Hacker News new | ask | show | jobs
by maxerickson 2387 days ago
One of your points is that an encoding designed to handle languages has support for more than one kind of white space. Given that languages use more than one kind of white space, this is sort of a necessity.

Another one is that a standard designed to support all languages has a feature necessary for supporting some languages.

Those aren't inconsistencies, so do feel free to go on.

1 comments

One of your points is that an encoding designed to handle languages has support for more than one kind of white space.

No. It is that there is more than one kind of invisible character. No language has invisible characters.

Another one is that a standard designed to support all languages has a feature necessary for supporting some languages.

Not sure what point you are misreading here. But that was not among my points.

You said "But there are whole languages (particularly from the Indian subcontinent) that cannot be written without combining characters."

I suppose I didn't consider that they could be written without combining characters given a different design.

As far as invisible characters, I'm not interested in arguing about it. English, as written, has all sorts of different structural uses of white space, it isn't all just style.

I suppose I didn't consider that they could be written without combining characters given a different design.

They could be.

Likewise European languages can be written without precombined characters. The fact that é can be written in multiple ways was my point.
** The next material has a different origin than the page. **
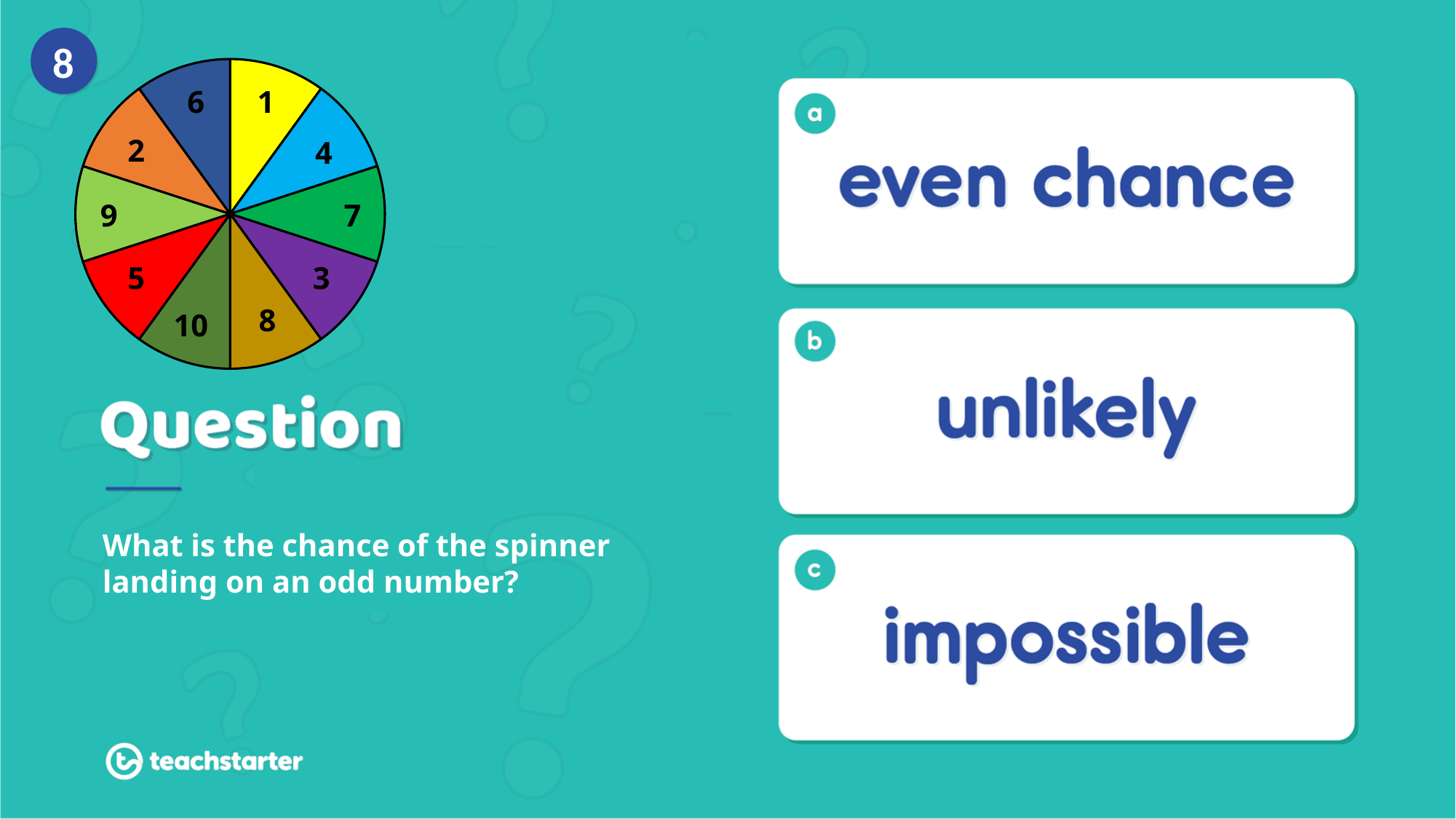
What kind of chart is the spinner on the slide? pie chart How many sections of the spinner are labelled with an even number? 5 What colour is the spinner section labelled 1? yellow How many sections does the spinner have? 10 How many sections of the spinner are labelled with an odd number? 5 What is the smallest number labelled on the spinner? 1 What is the largest number labelled on the spinner? 10 Which number is on the red section of the spinner? 5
As far as invisible characters, I'm not interested in arguing about it. English, as written, has all sorts of different structural uses of white space, it isn't all just style.

You still don't understand. I am not talking about whitespace. I am talking about invisible zero-width characters that can be slipped into text with no sign that they are there. Characters like U+180E, U+200B, U+FEFF, U+200C, U+200D, and U+FEFF. Not to mention that you can achieve the same thing with control characters like U+200FU+200E. (The undetectability of the last one is language dependent.)

As I said, this can be used to invisibly sign a document. But I don't see any other particular point to having so many ways to accomplish what looks like nothing.